The largest deformation was observed in the central aspect of the medial femorotibial compartment (medial tibia and weight-bearing femur) and this observation was consistent in both healthy and OA knees. Once OA is present because of an individual predisposition [2], deformations occurring in these regions may lead to changes in cartilage composition, to altered cartilage mechanical properties and if persisting to loss in cartilage tissue [42]. The subregional pattern of cartilage deformation observed here was very similar to that observed with regard to the subregional pattern of cartilage (thickness) loss in MR imaging-based longitudinal studies of knee OA [4346]. This agreement of spatial patterns suggests that the subregions encountering the greatest magnitude of deformation (in OA and healthy knees) are the same as those that also encounter the greatest rates of cartilage loss in knee OA, and that progression of cartilage loss in OA may thus be mechanically driven.

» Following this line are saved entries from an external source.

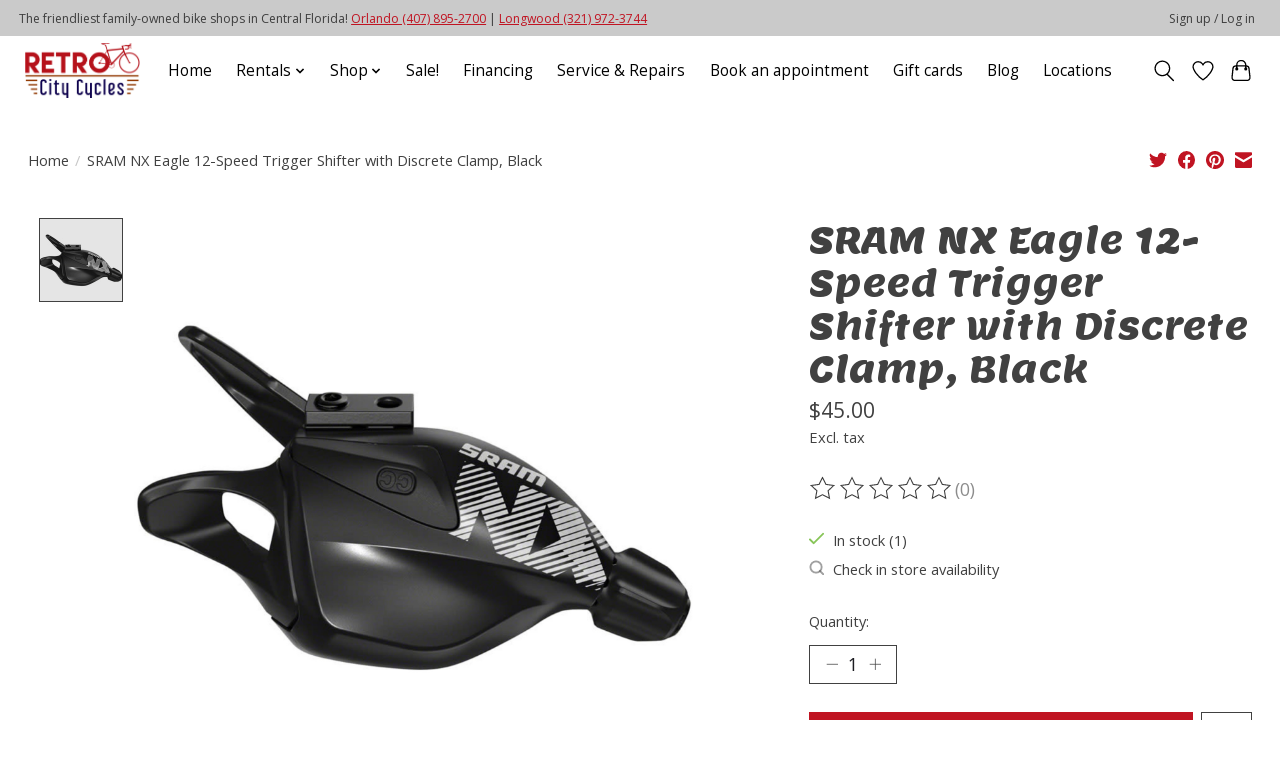

--- FILE ---
content_type: text/javascript;charset=utf-8
request_url: https://www.retrocitycycles.com/services/stats/pageview.js?product=40764823&hash=8d99
body_size: -413
content:
// SEOshop 25-01-2026 20:51:44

Changes in cartilage composition and mechanical properties are likely to be present before the onset of radiographic changes. Potentially, the mechanical properties of the cartilage may be tested using in vivo loading by MR imaging for scientific and diagnostic purposes, in order to detect a potential decline in the mechanical properties of the cartilage in vivo, before the onset of radiographic knee OA. Other methods such as T2 mapping, delayed gadolinium-enhanced MRI of cartilage (dGEMRIC) or T1 rho have been used to directly evaluate cartilage compositional measures (and their changes during early OA) [4749] and the technique proposed here provides the opportunity to evaluate the relationship between compositional changes (as determined by these parametric imaging techniques) and the functional properties (deformation, i.e. as determined in this study).

Conclusion

The results of this study indicate that the cartilage in the medial femorotibial compartment (medial tibia and weight-bearing femur) of knees with medial radiographic OA displays a trend towards greater in vivo deformation than that observed in healthy knees. The subregional pattern of deformation, however, displayed great similarities in healthy and OA knees. The pattern of in vivo deformation closely matched that of cartilage loss observed in longitudinal studies of OA progression, indicating that cartilage loss in OA progression is at least partly driven by mechanical factors.